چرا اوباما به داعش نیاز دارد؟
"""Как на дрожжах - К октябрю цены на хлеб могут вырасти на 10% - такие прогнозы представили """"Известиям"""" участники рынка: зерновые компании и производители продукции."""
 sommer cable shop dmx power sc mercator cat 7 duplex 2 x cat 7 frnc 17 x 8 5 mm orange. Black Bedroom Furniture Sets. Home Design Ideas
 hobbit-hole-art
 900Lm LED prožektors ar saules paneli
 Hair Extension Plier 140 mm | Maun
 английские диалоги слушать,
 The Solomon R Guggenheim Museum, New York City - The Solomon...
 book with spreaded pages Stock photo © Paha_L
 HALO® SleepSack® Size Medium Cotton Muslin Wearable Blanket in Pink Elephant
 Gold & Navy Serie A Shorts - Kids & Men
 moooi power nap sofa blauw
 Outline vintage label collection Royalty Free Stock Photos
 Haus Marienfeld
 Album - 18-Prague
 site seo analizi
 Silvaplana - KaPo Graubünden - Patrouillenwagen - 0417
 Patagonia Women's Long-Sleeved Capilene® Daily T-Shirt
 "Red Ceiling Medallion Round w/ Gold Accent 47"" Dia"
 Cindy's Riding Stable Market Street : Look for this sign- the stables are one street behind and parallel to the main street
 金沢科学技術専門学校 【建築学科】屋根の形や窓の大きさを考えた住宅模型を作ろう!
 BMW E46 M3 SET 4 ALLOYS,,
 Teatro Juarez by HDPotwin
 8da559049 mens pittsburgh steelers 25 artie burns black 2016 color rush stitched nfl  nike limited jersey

== TASK GOAL ==
The lines from the one with "hobbit-hole-art" through the final line of the data are to be reproduced exactly, both included, with no other lines.

== ANSWER ==
 hobbit-hole-art
 900Lm LED prožektors ar saules paneli
 Hair Extension Plier 140 mm | Maun
 английские диалоги слушать,
 The Solomon R Guggenheim Museum, New York City - The Solomon...
 book with spreaded pages Stock photo © Paha_L
 HALO® SleepSack® Size Medium Cotton Muslin Wearable Blanket in Pink Elephant
 Gold & Navy Serie A Shorts - Kids & Men
 moooi power nap sofa blauw
 Outline vintage label collection Royalty Free Stock Photos
 Haus Marienfeld
 Album - 18-Prague
 site seo analizi
 Silvaplana - KaPo Graubünden - Patrouillenwagen - 0417
 Patagonia Women's Long-Sleeved Capilene® Daily T-Shirt
 "Red Ceiling Medallion Round w/ Gold Accent 47"" Dia"
 Cindy's Riding Stable Market Street : Look for this sign- the stables are one street behind and parallel to the main street
 金沢科学技術専門学校 【建築学科】屋根の形や窓の大きさを考えた住宅模型を作ろう!
 BMW E46 M3 SET 4 ALLOYS,,
 Teatro Juarez by HDPotwin
 8da559049 mens pittsburgh steelers 25 artie burns black 2016 color rush stitched nfl  nike limited jersey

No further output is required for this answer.